What is being asked
Copy out exactly every line from the line containing "Is woman's black" until the records below end, inclusive of both boundary lines.

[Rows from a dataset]
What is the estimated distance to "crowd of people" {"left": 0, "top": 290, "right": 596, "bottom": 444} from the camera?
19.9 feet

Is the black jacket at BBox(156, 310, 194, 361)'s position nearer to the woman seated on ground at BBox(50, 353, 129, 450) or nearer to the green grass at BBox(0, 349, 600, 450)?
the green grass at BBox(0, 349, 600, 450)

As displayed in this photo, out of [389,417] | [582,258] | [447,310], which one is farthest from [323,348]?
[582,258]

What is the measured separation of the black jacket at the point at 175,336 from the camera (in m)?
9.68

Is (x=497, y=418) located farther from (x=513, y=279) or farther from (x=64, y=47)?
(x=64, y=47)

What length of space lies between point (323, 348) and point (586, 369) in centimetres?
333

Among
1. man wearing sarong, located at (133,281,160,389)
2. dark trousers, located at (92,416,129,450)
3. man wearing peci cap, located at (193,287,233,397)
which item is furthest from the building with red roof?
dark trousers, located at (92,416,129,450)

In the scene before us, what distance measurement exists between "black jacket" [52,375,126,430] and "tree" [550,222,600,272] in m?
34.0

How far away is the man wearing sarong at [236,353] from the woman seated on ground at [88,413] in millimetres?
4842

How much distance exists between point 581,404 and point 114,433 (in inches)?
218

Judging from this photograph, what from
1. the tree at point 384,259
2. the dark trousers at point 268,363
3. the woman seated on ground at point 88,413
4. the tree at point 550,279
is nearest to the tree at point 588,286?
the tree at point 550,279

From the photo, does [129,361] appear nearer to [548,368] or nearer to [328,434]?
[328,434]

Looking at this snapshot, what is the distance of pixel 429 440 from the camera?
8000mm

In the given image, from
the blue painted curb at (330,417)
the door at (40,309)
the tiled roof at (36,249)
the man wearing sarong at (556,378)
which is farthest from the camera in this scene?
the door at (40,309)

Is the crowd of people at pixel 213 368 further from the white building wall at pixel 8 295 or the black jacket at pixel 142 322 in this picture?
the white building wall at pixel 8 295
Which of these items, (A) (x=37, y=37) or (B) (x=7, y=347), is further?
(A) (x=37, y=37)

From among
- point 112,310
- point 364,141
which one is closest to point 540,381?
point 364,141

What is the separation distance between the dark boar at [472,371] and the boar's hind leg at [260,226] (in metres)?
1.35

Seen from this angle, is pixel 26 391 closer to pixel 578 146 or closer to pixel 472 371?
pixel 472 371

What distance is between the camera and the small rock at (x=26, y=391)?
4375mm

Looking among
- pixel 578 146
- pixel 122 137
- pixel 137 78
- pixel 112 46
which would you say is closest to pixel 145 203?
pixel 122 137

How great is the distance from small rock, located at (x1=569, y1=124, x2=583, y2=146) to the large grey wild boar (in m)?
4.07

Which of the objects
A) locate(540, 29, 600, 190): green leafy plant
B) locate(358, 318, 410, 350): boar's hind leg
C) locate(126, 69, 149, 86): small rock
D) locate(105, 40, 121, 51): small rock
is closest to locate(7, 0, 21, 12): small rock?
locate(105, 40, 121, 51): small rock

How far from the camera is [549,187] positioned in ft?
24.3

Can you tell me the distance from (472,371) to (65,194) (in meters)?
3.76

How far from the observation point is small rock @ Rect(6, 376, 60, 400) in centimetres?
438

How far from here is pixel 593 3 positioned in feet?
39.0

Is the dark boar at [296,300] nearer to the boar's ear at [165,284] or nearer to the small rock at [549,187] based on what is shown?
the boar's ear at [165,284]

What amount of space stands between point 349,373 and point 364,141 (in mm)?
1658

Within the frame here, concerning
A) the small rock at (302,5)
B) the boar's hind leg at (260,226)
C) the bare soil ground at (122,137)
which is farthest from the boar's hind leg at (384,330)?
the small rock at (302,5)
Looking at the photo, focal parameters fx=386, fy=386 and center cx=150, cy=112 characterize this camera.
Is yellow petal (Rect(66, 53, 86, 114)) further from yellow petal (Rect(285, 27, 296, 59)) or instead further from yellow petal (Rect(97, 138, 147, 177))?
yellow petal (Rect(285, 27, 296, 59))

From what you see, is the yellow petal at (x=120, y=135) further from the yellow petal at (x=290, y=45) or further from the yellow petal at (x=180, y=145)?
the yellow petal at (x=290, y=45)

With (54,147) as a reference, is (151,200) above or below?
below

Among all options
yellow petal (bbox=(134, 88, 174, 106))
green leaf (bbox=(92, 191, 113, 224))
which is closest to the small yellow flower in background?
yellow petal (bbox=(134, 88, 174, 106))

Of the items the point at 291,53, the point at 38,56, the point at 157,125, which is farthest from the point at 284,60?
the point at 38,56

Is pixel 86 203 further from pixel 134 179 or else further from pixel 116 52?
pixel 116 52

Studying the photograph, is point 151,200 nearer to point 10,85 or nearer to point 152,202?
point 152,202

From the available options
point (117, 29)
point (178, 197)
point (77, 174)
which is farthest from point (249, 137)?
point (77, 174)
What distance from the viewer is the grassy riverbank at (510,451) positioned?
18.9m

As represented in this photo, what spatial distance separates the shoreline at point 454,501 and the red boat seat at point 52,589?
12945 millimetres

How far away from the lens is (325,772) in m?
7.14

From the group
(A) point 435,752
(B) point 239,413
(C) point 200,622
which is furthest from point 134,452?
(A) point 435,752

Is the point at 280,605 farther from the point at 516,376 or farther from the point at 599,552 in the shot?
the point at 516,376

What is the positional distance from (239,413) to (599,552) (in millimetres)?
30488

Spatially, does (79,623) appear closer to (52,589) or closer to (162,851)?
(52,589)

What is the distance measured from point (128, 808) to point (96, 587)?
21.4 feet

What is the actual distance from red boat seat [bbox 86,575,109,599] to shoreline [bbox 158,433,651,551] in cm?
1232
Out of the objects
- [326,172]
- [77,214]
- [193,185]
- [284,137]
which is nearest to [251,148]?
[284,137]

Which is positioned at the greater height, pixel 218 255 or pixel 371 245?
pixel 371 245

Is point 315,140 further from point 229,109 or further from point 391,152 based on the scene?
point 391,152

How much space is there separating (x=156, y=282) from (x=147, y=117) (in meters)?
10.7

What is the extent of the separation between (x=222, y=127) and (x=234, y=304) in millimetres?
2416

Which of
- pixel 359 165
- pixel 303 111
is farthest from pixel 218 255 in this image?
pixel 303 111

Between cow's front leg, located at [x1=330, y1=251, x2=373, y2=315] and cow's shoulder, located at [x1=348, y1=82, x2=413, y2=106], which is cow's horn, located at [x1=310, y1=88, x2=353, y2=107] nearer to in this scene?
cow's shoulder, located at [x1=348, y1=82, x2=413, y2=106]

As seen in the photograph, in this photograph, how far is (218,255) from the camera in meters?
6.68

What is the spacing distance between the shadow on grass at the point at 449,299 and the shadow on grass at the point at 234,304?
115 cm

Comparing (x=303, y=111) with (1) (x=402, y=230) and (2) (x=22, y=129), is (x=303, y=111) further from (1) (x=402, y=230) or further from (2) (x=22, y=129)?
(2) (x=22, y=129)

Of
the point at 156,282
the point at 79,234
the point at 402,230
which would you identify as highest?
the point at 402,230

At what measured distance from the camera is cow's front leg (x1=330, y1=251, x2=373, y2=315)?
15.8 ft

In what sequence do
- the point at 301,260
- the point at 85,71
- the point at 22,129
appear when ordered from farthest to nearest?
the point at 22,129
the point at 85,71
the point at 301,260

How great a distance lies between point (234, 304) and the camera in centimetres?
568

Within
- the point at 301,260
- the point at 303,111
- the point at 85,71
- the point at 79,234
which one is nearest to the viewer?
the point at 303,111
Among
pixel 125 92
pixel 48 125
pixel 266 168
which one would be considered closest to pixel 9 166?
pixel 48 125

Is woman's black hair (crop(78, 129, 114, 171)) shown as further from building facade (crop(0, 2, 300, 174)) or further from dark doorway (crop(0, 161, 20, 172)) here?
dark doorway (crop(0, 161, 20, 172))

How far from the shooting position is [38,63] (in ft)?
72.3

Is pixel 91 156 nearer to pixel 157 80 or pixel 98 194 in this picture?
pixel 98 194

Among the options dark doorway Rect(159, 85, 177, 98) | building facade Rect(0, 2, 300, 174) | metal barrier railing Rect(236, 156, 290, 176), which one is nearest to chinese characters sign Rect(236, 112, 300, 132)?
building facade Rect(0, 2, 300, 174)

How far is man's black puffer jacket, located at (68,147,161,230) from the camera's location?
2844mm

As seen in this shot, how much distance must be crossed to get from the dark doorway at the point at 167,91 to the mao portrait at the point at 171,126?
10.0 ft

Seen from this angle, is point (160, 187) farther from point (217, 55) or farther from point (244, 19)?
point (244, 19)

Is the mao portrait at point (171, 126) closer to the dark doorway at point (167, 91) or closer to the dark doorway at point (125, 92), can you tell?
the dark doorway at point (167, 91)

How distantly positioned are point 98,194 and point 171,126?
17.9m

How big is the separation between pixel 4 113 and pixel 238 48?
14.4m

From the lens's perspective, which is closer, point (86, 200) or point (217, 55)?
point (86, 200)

Exercise response
Is woman's black hair (crop(78, 129, 114, 171)) shown as further from building facade (crop(0, 2, 300, 174)) or further from dark doorway (crop(0, 161, 20, 172)) here?
dark doorway (crop(0, 161, 20, 172))

How far from the shooting position is [38,63] (in ft)?
72.3

Is pixel 91 156 nearer to pixel 157 80 or pixel 98 194 in this picture?
pixel 98 194

Among the options dark doorway Rect(159, 85, 177, 98) | building facade Rect(0, 2, 300, 174) | metal barrier railing Rect(236, 156, 290, 176), which one is nearest to chinese characters sign Rect(236, 112, 300, 132)?
building facade Rect(0, 2, 300, 174)

How far is man's black puffer jacket, located at (68,147,161,230) from the camera's location?
2844mm

As seen in this shot, how much distance must be crossed to get from the dark doorway at the point at 167,91 to the mao portrait at the point at 171,126?
10.0 ft

Seen from this angle, is point (160, 187) farther from point (217, 55) or farther from point (244, 19)?
point (244, 19)

Is the mao portrait at point (171, 126) closer to the dark doorway at point (167, 91) or closer to the dark doorway at point (125, 92), can you tell?
the dark doorway at point (167, 91)

How distantly positioned are point 98,194 and point 171,126?
17.9m

How big is the separation between pixel 4 113 and pixel 238 48?
14.4m

From the lens's perspective, which is closer, point (86, 200) or point (217, 55)?
point (86, 200)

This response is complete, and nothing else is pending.